実は、こうした先入観は高度成長期に作り出された、商業
主義的な産物なのです。これからお話しする「民藝」という思想
の本旨を聞いていただければ、「二重存在」という考え方と、
非常に高い親和性があることをご理解いただけるでしょう。
最初は、このようなお話から始まり、柳宗悦「民藝の父」がどのような
人で、何をしてきたかを詳しく説明してくださいました。
柳宗悦:1948年に「手仕事の日本」を刊行。柳は日本が「手仕事の国」
であることを讃え、手仕事がどれほど大切なものであるかを語り、
豊かな手仕事を残す地方の存在が、日本にとってどれだけ大きな
役割を演じているかを説いた。

*データ一覧*
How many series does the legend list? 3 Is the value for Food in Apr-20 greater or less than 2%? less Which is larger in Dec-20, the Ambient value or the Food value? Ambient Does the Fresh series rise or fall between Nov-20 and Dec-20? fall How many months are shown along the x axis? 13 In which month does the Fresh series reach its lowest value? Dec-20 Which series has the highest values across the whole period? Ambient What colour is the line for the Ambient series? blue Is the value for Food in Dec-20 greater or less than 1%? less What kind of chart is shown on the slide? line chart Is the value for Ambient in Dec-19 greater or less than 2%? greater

---

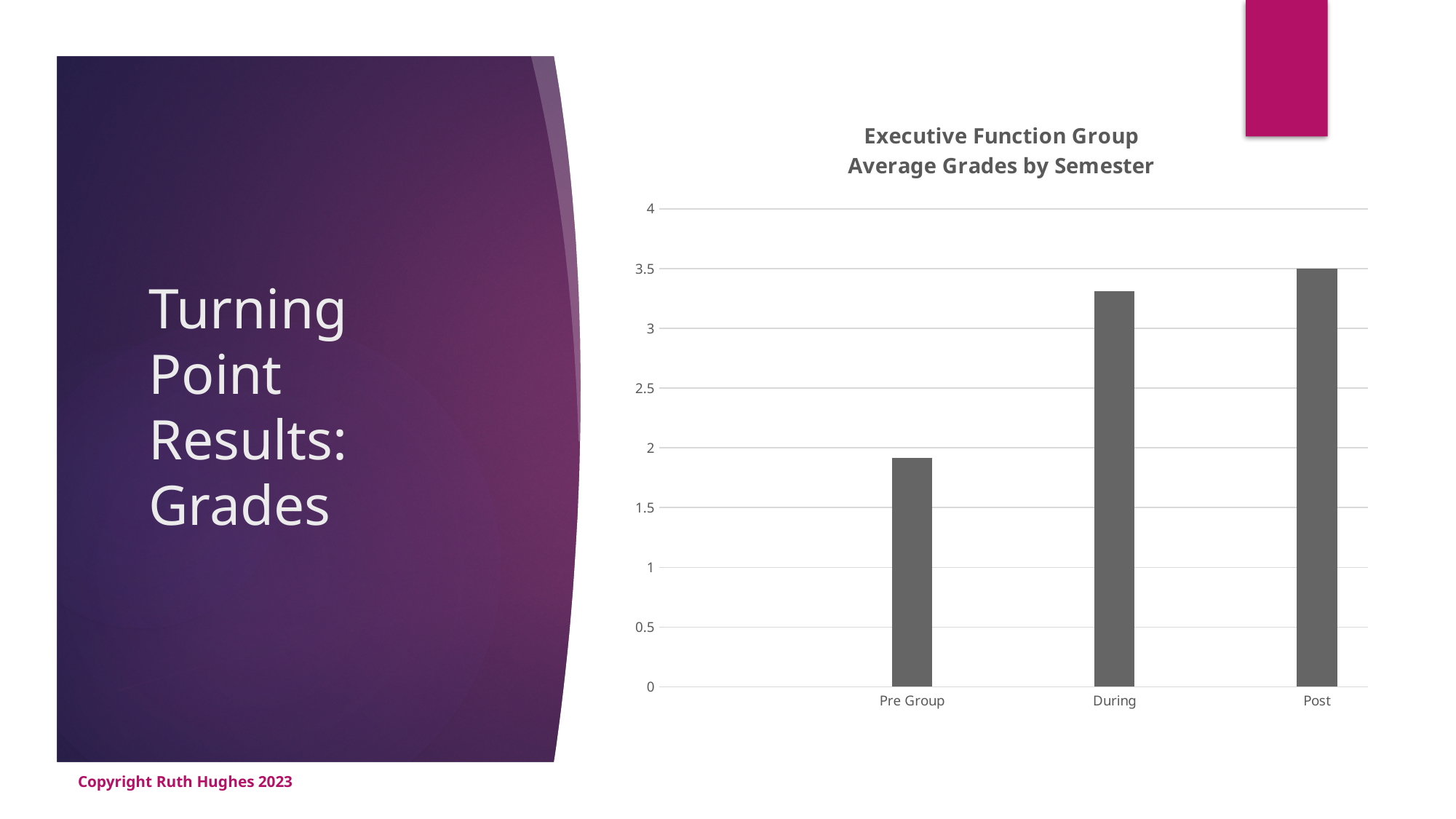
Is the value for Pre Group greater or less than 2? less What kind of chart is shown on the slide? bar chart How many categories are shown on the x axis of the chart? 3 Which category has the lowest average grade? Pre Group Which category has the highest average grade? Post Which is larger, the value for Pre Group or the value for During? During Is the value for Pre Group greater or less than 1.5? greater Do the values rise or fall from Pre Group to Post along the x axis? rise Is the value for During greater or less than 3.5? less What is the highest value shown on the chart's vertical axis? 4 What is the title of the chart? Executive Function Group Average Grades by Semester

==

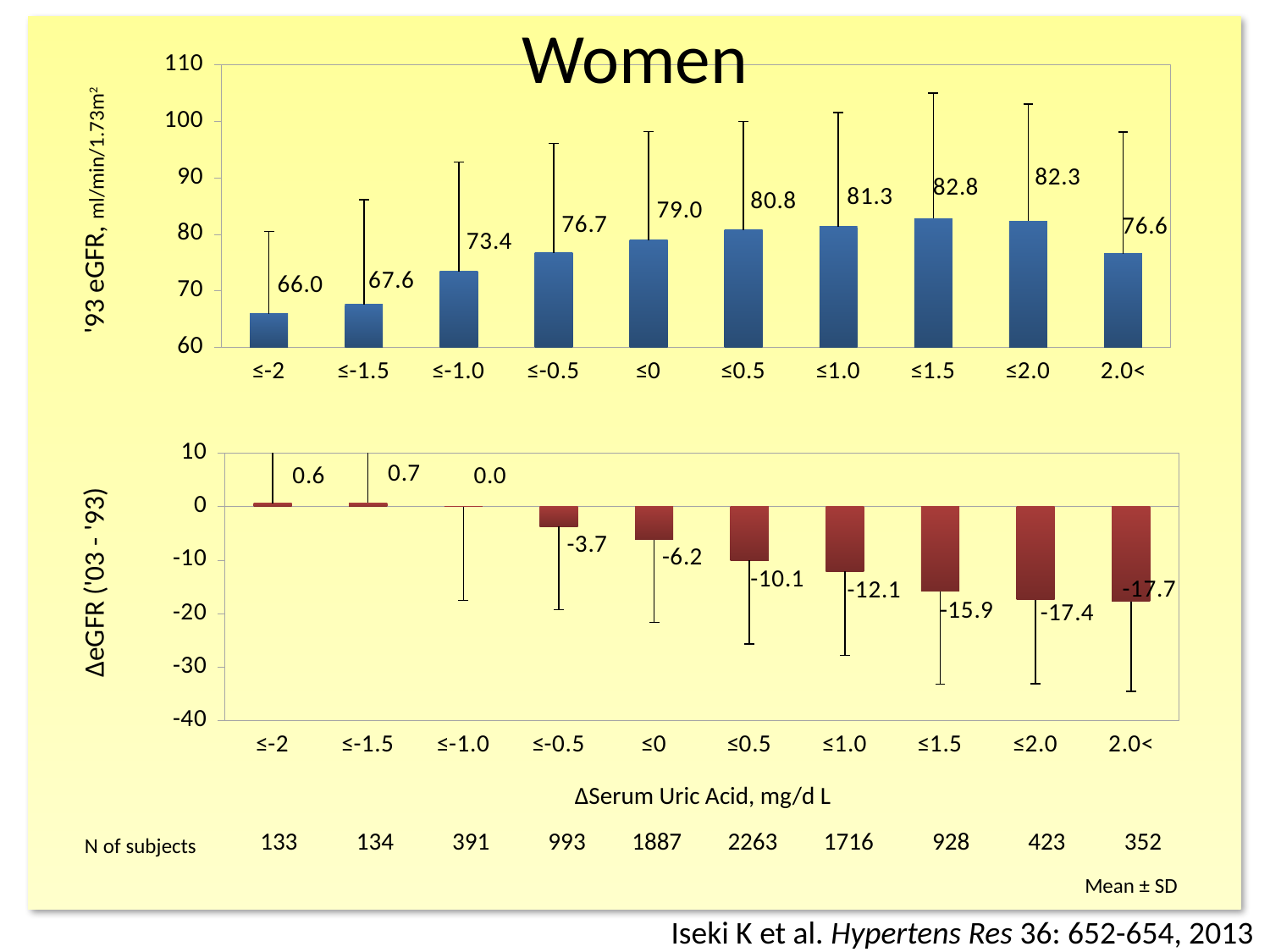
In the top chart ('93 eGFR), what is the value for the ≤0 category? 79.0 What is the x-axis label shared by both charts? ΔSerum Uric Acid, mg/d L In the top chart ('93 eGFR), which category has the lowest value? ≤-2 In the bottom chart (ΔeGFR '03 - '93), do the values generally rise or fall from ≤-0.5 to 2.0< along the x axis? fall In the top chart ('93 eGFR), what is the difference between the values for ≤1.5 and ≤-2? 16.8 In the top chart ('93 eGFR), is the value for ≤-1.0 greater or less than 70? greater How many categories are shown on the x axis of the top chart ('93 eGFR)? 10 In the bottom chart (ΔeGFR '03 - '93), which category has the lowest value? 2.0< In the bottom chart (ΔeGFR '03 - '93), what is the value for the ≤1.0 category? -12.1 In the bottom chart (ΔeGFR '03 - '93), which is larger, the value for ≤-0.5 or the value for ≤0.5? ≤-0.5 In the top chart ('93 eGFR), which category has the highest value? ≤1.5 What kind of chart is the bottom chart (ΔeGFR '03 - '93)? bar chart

*必須課題*
1) 民藝についての文章で、かぎかっこ「」に入っている語句は何ですか。すべて挙げてください。
2) 民藝についての文章を、最後の文の後から書き継いでください。

*課題の解答*
1) 民藝、二重存在、民藝の父、手仕事の日本、手仕事の国

2)
・柳の説く「民藝」の本旨とは
「民藝というのは、一般民衆の手で作られ、民衆の生活に用い
られる品物のことである。別に名だたる名工の作ったものでは
なく、いわば凡夫(ぼんぷ)の手になったものということが
出来る。作られた品物も普通の実用品で、数多く作られる安もの
であるから、品物としては下品(げぼん)のものである。」
(『南無阿弥陀仏』1955年)
・現代社会における「民藝」の意義
「複合の美」とは文化的多元性を尊重する態度であり、その対極
とは他者への暴力や不寛容である。
柳は、人であれ、地域、民族であれ、それぞれが持てる資質を
最大限に発揮し、互いが互いを活かすことにより世界全体が豊か
になることを願って、社会通念と闘い続けた。
最終的に民藝という、民衆の日常品における美に注目したことを
わかり易く説明してくださいました。
そして、博物館を作り文化的多様性を尊重し、複合の美として、
お互いを生かす世界を求め、美学という哲学をつくり、美を味わう、
美は暮らしに寄り添うものと語っていたことを紹介されました。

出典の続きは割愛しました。